Here are the steps we are going to follow:

  1. Exploring the dataset
  2. Preprocessing the dataset
  3. Splitting the dataset into training and testing set
  4. Building the model
  5. Evaluating the model


Exploring the dataset

In [12]:
# Let's load the data into python and take a look at it
import pandas as pd
import matplotlib.pyplot as plt
%matplotlib inline  

dataset = pd.read_csv(r'soda_sales.csv')

dataset.head()
Out[12]:
temperature units_sold
0 50 112
1 51 115
2 52 120
3 53 117
4 54 115
In [14]:
# Let's get some more information about our dataset
dataset.describe()
Out[14]:
temperature units_sold
count 20.000000 20.000000
mean 64.050000 135.300000
std 9.405905 16.670491
min 50.000000 112.000000
25% 55.500000 122.250000
50% 63.500000 130.000000
75% 73.250000 153.250000
max 78.000000 160.000000

We can see there are 20 rows and 2 columns in our table. The mean of temperature and units_sold is 64.05 F and 135.3 units respectively.

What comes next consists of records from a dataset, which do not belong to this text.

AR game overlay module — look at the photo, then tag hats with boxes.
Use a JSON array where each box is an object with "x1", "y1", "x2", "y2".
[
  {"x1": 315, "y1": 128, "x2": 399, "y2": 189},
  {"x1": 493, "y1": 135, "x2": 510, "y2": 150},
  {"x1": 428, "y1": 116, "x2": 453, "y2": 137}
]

Before we can work on implementing SLR model, we need to visualize the dataset and decide whether it is safe to assume that the data exhibits visual linear relationship. There is no point using an SLR model if the dataset is nonlinear.

In [38]:
# Scatter plot
plt.scatter(dataset.temperature, dataset.units_sold);
plt.title('Temperature vs soda sales (Training set)');
plt.xlabel('temperature');
plt.ylabel('soda units sold');

As you can see, our data is quite linear so it's safe to go ahead and implement SLR model.

Preprocessing the dataset

Preprocessing the dataset is necessary most of the times but since this is dummy data that I created, we don't need to change anything. There is no missing data so we don't need to fill any values. Since, we are implementing SLR model, we don't need to perform feature scaling. And, because we are not dealing with any categorical data, we don't need to worry about feature encoding.

Only thing we need to do is split the dataset into dependent variable and independent variable so that we can feed it to our machine learning model.

Keep in mind, that life is never this easy and data preprocessing is a very crucial step in the machine learning process and often the most time consuming.

In [19]:
X = dataset.iloc[:, :-1].values
y = dataset.iloc[:, 1].values

Splitting the dataset into training and testing set

SLR model is a supervised learning model (see my earlier post on supervised and unsupervised models) which means we need to feed it some data first to train it. And, once it is trained, we need to test it on a different set of data. To do this, we need to split our dataset into training and testing set. Rule of thumb is to assign 80% of the dataset to training and 20% to testing.

In [32]:
from sklearn.model_selection import train_test_split
X_train, X_test, y_train, y_test = train_test_split(X, y, test_size = 0.2)

At this point, we have four different arrays:

  • X_train - independent variable (training set)
  • X_test - independent variable (testing set)
  • y_train - dependent variable (training set)
  • y_test - dependent variable (testing set)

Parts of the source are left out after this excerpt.